Some touchpads also have “hot spots” which are locations on the touchpad that facilitate user intentions other than pointing. For example, on certain touchpads, moving the finger along an edge of the touchpad will act as a scroll wheel, controlling the scroll bar and scrolling the window that has the focus vertically or horizontally depending on which edge is stroked. Some companies use two-finger dragging gestures for scrolling on their track pads, with these typically being driver dependent functions that can be enabled or disabled by a user. Some touchpads also include tap zones which are regions whereby a tap will execute a predetermined function. For example, the function could be pausing of the media player or launching of an application.
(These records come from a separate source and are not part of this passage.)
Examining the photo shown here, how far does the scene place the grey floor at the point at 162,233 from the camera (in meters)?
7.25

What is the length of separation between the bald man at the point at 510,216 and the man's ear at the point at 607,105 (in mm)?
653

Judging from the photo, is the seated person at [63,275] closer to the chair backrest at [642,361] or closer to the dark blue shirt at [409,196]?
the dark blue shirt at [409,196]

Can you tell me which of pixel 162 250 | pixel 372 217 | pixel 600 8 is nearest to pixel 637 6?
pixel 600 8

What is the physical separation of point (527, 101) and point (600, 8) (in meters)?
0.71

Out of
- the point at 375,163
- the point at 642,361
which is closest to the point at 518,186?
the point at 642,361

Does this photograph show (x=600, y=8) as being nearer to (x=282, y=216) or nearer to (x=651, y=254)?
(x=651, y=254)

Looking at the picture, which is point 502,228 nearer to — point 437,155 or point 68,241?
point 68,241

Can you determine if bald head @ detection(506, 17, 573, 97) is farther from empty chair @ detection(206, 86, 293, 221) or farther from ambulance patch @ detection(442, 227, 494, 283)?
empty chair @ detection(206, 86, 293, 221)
There are two principal technologies that are used in touchpads. In a matrix approach, a series of conductors are arranged in an array of parallel lines into layers, separated by an insulator and crossing each other at right angles to form a grid. A high frequency signal is applied sequentially between pairs of lines in this two-dimensional grid array. The current that passes between the nodes is proportional to the capacitance. When a virtual ground, such as a finger, is placed over one of the intersections between the conductive layer, some of the electric field is shunted to this virtual ground point, resulting in a change in the apparent capacitance at this location.
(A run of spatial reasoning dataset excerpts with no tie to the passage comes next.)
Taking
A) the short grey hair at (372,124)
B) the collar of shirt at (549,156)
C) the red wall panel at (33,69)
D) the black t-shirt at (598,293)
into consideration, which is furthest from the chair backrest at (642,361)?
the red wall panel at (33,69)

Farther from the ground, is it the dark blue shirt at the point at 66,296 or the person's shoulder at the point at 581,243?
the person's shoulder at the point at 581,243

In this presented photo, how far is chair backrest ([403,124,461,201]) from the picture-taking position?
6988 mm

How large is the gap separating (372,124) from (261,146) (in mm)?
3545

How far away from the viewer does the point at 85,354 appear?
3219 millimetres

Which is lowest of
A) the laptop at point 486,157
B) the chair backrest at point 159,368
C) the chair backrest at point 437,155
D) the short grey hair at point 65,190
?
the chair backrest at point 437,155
In the capacitive shunt method, the pad senses a changing capacitance between a transmitter and a receiver that are on opposite sides of the sensor. The transmitter creates an electric field which oscillates typically between 200 and 300 khz. If a ground point, such as finger, is placed between the transmitter and receiver, some of the field lines are shunted away, thereby decreasing the apparent capacitance. These changes in capacitance are then used as input from the device.
There are also touchpads that have advanced functionality, such as letting users scroll in an arbitrary direction by touching the pad with two fingers instead of one, and then moving their fingers across the pad in the direction they wish to scroll. Other enhanced functionality includes the ability to allow users to do various combinations of gestures, such as swiping four fingers up or down to activate a particular application.
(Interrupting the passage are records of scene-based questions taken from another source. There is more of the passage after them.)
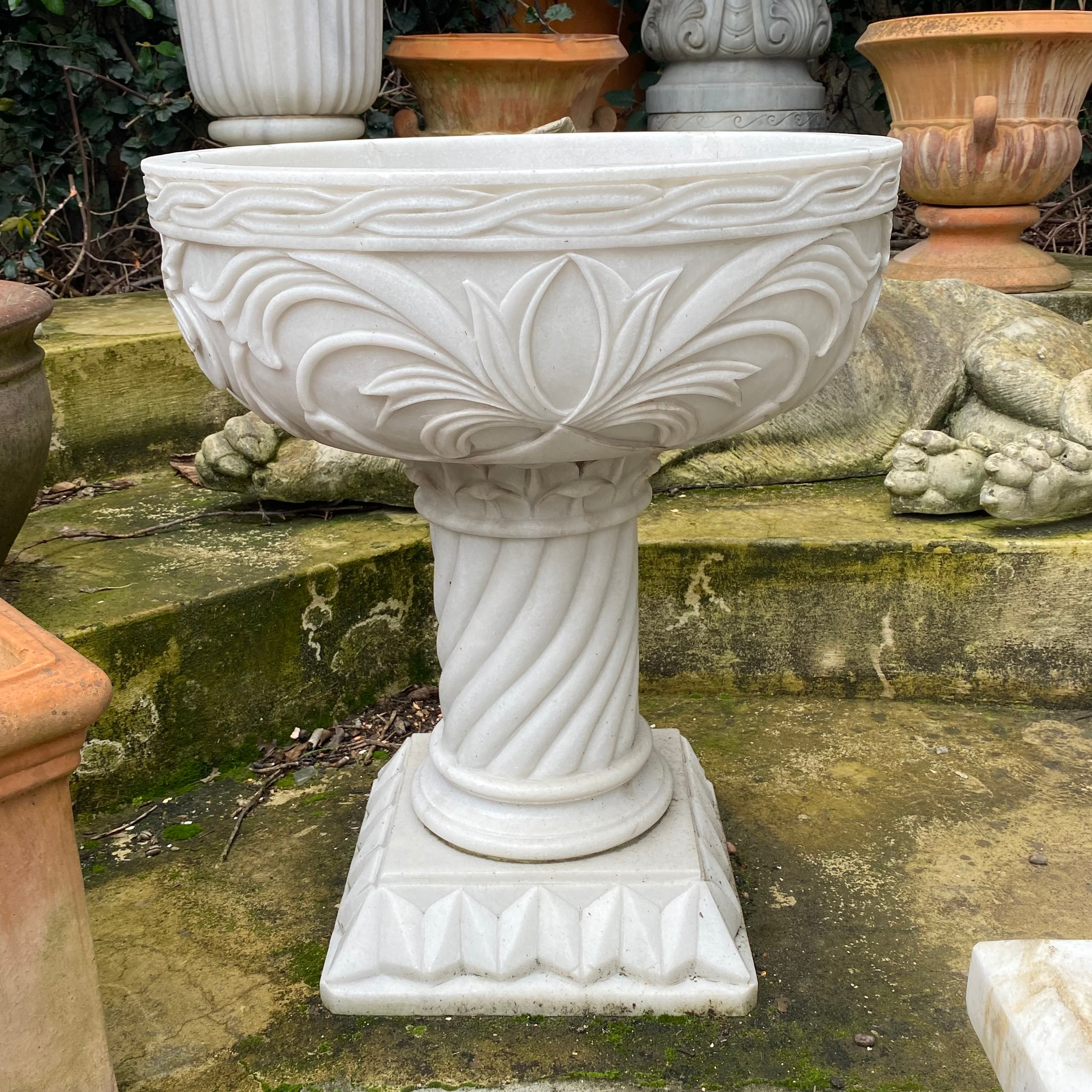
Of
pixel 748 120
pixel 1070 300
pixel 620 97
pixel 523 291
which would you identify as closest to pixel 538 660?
pixel 523 291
A touchscreen is an electronic visual display that can detect the presence and location of a touch within the display area. The term generally refers to a touch or to a contact to the display of the device by a finger, fingers or a hand. Touchscreens can also sense other passive objects, such as a pen. In general, any screen that allows a user to interact physically with what is shown on the display, via direct manipulation, is typically categorized as a touchscreen.
Touchscreens typically have two main attributes. The first is that the touchscreen enables one to interact with what is displayed directly on the screen, where it is displayed, rather than indirectly with a mouse or a touchpad. Secondly, a touchscreen allows a user to interact with the display without requiring any intermediate device, again, such as a stylus, mouse, or the like, that would usually be held in the hand. These devices are often seen in tablet PCs, and are also prominent in many digital appliances such as PDAs, satellite navigation devices, mobile phones, mobile entertainment devices, smart phones, video games, and the like.
There are a number of technologies that support touchscreens, such as resistive technologies, surface acoustic wave technologies, capacitive technologies, surface capacitance technologies, projected capacitance technologies, strain gauge technologies, optical imaging technologies, dispersive signal technologies, acoustic pulse recognition technologies, and coded LCD (bi-directional screen) technologies.